▶ [Given problem] Entries follow. Set all of them down as they stand.

▶ [Exercise data]

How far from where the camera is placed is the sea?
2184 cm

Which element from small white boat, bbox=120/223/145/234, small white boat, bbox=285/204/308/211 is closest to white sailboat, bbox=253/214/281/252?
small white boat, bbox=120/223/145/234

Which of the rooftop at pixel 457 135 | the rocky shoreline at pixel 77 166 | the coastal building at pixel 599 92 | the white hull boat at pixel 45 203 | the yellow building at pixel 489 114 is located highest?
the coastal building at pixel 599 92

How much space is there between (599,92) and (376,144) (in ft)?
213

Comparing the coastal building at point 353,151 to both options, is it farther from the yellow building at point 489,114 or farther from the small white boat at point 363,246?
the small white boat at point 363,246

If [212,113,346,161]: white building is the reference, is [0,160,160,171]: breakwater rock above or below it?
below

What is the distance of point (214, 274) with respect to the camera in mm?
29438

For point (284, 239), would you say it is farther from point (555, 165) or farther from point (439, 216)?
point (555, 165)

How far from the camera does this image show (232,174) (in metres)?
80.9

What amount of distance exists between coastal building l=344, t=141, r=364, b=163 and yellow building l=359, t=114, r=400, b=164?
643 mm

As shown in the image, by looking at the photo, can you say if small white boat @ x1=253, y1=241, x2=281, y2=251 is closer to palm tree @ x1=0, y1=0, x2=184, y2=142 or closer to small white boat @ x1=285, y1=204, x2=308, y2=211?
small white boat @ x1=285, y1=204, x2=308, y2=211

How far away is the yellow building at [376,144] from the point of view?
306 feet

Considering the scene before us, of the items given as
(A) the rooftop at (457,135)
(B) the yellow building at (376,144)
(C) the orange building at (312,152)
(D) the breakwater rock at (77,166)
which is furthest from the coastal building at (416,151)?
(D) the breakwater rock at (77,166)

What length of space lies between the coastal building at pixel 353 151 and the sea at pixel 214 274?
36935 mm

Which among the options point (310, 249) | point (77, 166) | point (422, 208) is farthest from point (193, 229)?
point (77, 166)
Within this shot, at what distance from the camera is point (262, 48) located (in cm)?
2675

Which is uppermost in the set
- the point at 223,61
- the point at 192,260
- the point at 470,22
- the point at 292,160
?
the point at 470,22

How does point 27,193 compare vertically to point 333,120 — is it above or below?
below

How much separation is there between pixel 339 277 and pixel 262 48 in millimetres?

▶ [Full answer]
How far from where the camera is placed is the sea?
2184 cm

Which element from small white boat, bbox=120/223/145/234, small white boat, bbox=285/204/308/211 is closest to white sailboat, bbox=253/214/281/252?
small white boat, bbox=120/223/145/234

Which of the rooftop at pixel 457 135 | the rocky shoreline at pixel 77 166 | the coastal building at pixel 599 92 | the white hull boat at pixel 45 203 | the yellow building at pixel 489 114 is located highest?
the coastal building at pixel 599 92

How much space is there between (599,92) and (376,144) (in ft)?
213

Comparing the coastal building at point 353,151 to both options, is it farther from the yellow building at point 489,114 or farther from the small white boat at point 363,246?
the small white boat at point 363,246

If [212,113,346,161]: white building is the reference, is [0,160,160,171]: breakwater rock above or below it?
below

What is the distance of point (214, 274) with respect to the camera in mm?
29438

For point (284, 239), would you say it is farther from point (555, 165) or farther from point (439, 216)?
point (555, 165)

How far from the camera does this image show (232,174) (in metres)?
80.9

What amount of distance exists between coastal building l=344, t=141, r=364, b=163 and yellow building l=359, t=114, r=400, b=164?
643 mm

As shown in the image, by looking at the photo, can you say if small white boat @ x1=253, y1=241, x2=281, y2=251 is closer to palm tree @ x1=0, y1=0, x2=184, y2=142 or closer to small white boat @ x1=285, y1=204, x2=308, y2=211?
small white boat @ x1=285, y1=204, x2=308, y2=211

How far away is the yellow building at [376,144] from the point of view?
306 feet

Considering the scene before us, of the items given as
(A) the rooftop at (457,135)
(B) the yellow building at (376,144)
(C) the orange building at (312,152)
(D) the breakwater rock at (77,166)
which is furthest from the coastal building at (416,151)?
(D) the breakwater rock at (77,166)

What length of space lies between the coastal building at pixel 353 151 and the sea at pixel 214 274?
36935 mm

Which among the options point (310, 249) | point (77, 166) | point (422, 208) is farthest from point (193, 229)?
point (77, 166)
Within this shot, at what distance from the camera is point (262, 48) located (in cm)?
2675

Which is uppermost in the set
- the point at 223,61
- the point at 192,260
- the point at 470,22
- the point at 292,160
?
the point at 470,22

How does point 27,193 compare vertically to point 333,120 — is it above or below?
below

How much separation is there between pixel 339 277 and pixel 262 48 in millimetres?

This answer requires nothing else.